2024 Articles

Intravenous Versus Oral Omadacycline or Linezolid for Acute Bacterial Skin and Skin Infections: A post hoc Analysis of the OASIS Trials

Rodriguez, George D.; Warren, Nathan; Yashayev, Roman; Chitra, Surya; Amodio-Groton, Maria; Wright, Kelly

Introduction
Appropriate oral antibiotic therapy for the treatment of acute bacterial skin and skin structure infections (ABSSSI) is a challenge, as current oral treatment guidelines do not fully cover the most common skin pathogens.

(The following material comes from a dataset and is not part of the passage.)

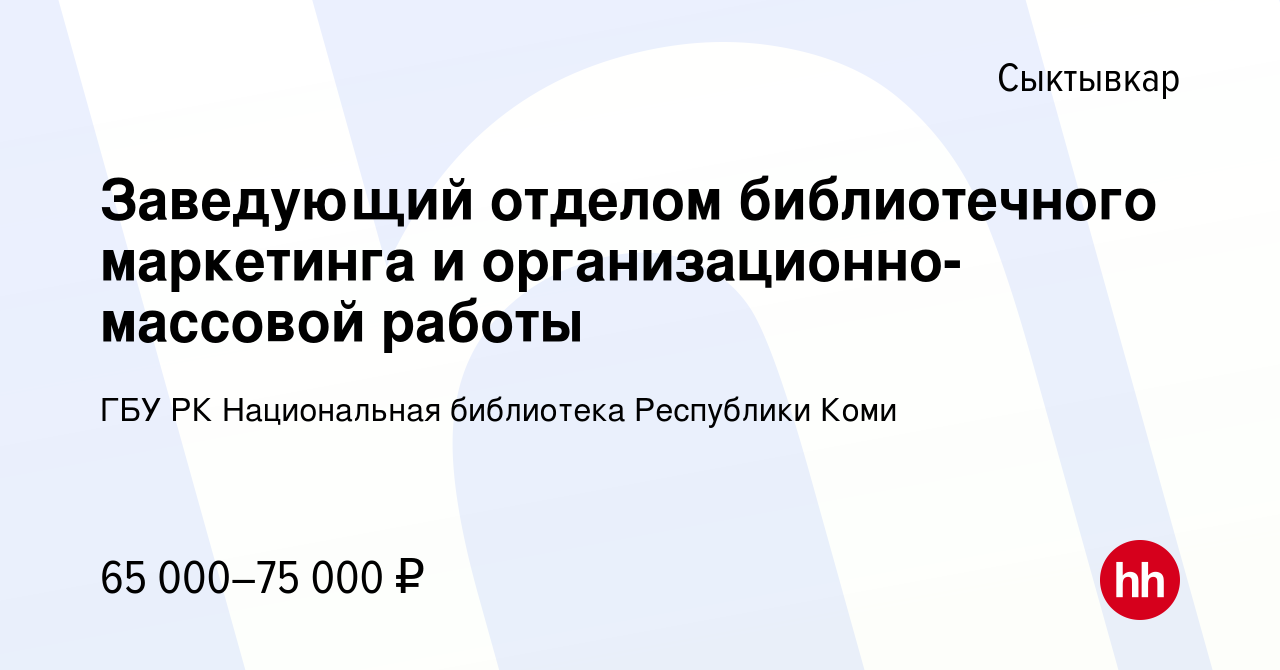 Сыктывкар

Заведующий отделом библиотечного маркетинга и организационно-массовой работы

ГБУ РК Национальная библиотека Республики Коми

65 000–75 000 ₽

hh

Both linezolid and omadacycline are available as intravenous or bioequivalent oral formulations.

Materials and methods
This post hoc analysis of the OASIS-1 (ClinicalTrials.gov identifier NCT02378480) and OASIS-2 (ClinicalTrials.gov identifier NCT02877927) phase 3 trials assessed safety and clinical efficacy of intravenous (IV)-start versus oral (PO)-start therapy in patients treated with omadacycline or linezolid for ABSSSI. In OASIS-1, patients were randomized to IV omadacycline or linezolid, with optional switch to oral therapy, while patients in OASIS-2 received oral omadacycline or linezolid. Treatment was provided for 7–14 days in both studies. The primary endpoint was an early clinical response (ECR) at 48 to 72 h, defined as survival and ≥ 20% reduction in lesion size, without rescue antibacterial therapy.

Results
A total of 645 IV-start inpatients and 735 PO-start outpatients were assessed. Median age was 47 years for the IV-start group and 44 years for the PO-start group. Most patients had solely gram-positive infections (97% in each group; ECR [85.2% IV-start and 85.0% PO-start]), and the incidence of treatment-emergent adverse events (AEs) was similar between the groups. The most frequent AEs observed were nausea (11.2% [IV-start] versus 18.9% [PO-start]) and subcutaneous abscess (5.6% [IV-start] versus 1.9% [PO-start]). Discontinuation due to AEs was infrequent in both groups (2% [IV-start] versus 1.2% [PO-start]).

Conclusion
Oral therapy is equally efficacious to IV therapy when omadacycline or linezolid is used to treat ABSSSIs. These data strengthen the evidence for oral omadacycline as a therapeutic option for ABSSSI, particularly for patients who have experienced treatment failure because of the limitations of other therapies.

Trial registration Clinicaltrials.gov, NCT02378480 and NCT02877927.